High-resolution 24-bit streams are next

SonosNet will likely also be needed to support the data rates required to stream future enhancements like high-resolution 24-bit music. "It’s a big technical challenge for us, but it’s one we’ve definitely been working on," explains Sonos executive Patrick Spence to The Guardian. "We’re looking at overcoming the limitations of streaming 24-bit in the home, as there seems to be a lot of momentum around it at the moment, so stay tuned."

Sonos Play:1 bathroom

The version 5.1 update is crucial for Sonos, now facing stiff competition from every angle. Lowering the bar to enter brings people into its ecosystem early, and gradual improvements ensure they'll never leave.

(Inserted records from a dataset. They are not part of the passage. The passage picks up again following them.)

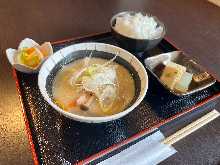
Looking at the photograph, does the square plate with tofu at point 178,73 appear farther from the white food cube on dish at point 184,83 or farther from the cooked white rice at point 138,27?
the cooked white rice at point 138,27

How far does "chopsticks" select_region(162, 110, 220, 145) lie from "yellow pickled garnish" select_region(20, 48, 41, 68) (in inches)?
20.7

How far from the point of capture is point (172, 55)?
1052mm

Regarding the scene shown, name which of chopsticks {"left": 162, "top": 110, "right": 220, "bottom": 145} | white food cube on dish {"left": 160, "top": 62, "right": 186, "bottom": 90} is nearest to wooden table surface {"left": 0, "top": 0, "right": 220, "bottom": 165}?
chopsticks {"left": 162, "top": 110, "right": 220, "bottom": 145}

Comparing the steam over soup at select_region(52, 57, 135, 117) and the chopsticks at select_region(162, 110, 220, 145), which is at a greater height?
the steam over soup at select_region(52, 57, 135, 117)

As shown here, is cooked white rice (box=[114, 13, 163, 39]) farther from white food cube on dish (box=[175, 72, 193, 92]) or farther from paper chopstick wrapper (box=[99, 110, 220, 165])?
paper chopstick wrapper (box=[99, 110, 220, 165])

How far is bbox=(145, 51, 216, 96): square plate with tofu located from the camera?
915 millimetres

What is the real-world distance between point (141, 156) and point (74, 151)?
207mm

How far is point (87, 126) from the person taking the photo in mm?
782

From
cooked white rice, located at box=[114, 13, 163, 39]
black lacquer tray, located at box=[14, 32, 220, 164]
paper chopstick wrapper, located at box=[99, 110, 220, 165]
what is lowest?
paper chopstick wrapper, located at box=[99, 110, 220, 165]

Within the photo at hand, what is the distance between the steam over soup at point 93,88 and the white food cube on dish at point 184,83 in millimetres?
178

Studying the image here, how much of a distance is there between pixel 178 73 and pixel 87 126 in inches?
15.3

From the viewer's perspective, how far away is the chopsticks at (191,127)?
821mm

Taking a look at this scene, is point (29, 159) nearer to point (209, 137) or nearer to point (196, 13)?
point (209, 137)

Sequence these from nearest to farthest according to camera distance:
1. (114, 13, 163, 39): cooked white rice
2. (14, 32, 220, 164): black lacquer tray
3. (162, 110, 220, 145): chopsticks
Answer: (14, 32, 220, 164): black lacquer tray → (162, 110, 220, 145): chopsticks → (114, 13, 163, 39): cooked white rice
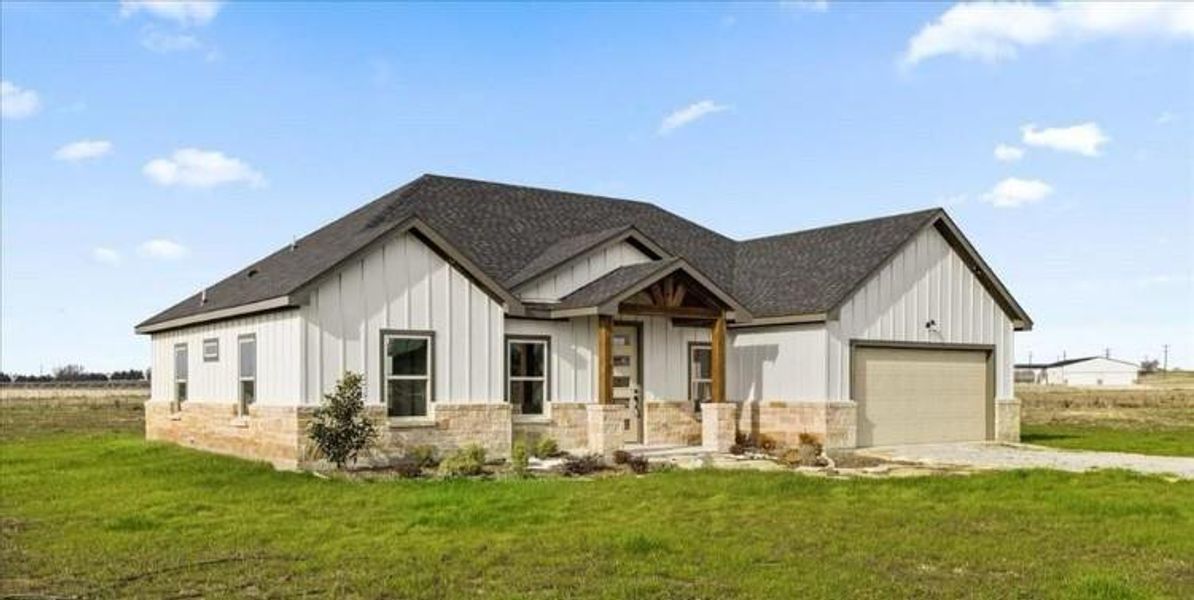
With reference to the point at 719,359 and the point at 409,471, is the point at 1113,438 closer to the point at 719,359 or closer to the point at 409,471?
the point at 719,359

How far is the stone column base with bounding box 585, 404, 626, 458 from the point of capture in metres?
22.6

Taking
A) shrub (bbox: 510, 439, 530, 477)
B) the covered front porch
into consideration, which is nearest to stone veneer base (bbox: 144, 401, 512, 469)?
shrub (bbox: 510, 439, 530, 477)

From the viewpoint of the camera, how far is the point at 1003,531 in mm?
13148

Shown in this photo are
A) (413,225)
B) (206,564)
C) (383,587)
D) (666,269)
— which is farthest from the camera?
(666,269)

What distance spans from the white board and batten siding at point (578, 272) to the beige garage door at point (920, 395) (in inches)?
235

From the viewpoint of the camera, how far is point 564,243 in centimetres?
2659

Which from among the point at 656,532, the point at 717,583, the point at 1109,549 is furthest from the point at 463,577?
the point at 1109,549

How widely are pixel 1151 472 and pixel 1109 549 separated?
917 centimetres

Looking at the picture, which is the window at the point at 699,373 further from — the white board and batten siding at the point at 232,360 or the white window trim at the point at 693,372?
the white board and batten siding at the point at 232,360

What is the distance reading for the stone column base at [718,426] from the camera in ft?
79.4

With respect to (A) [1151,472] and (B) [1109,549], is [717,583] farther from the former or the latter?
(A) [1151,472]

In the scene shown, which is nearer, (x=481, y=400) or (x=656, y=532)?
(x=656, y=532)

For example, Sonos wants to get students started with a $199 Play:1 in the dorm room, letting them enjoy the speaker as a standalone product that works with their smartphone and just about any music subscription of their choosing. Later, when they move off campus, they might want a second Play:1 for the living room which they'll want to combine with a $699 Sub for their first apartment after graduation. Then, when they buy their first home, they can purchase a $699 SoundBar for the home theater and repurpose the Sub and Play:1s for an impressive 5.1 listening experience, adding $299 Play:3s and $399 Play:5s for additional rooms as their families grow.

It's smart business, and it's the reason Samsung, Bose, and even DTS are now mimicking Sonos in the marketplace. Streaming music services have won, something Sonos figured out years ago.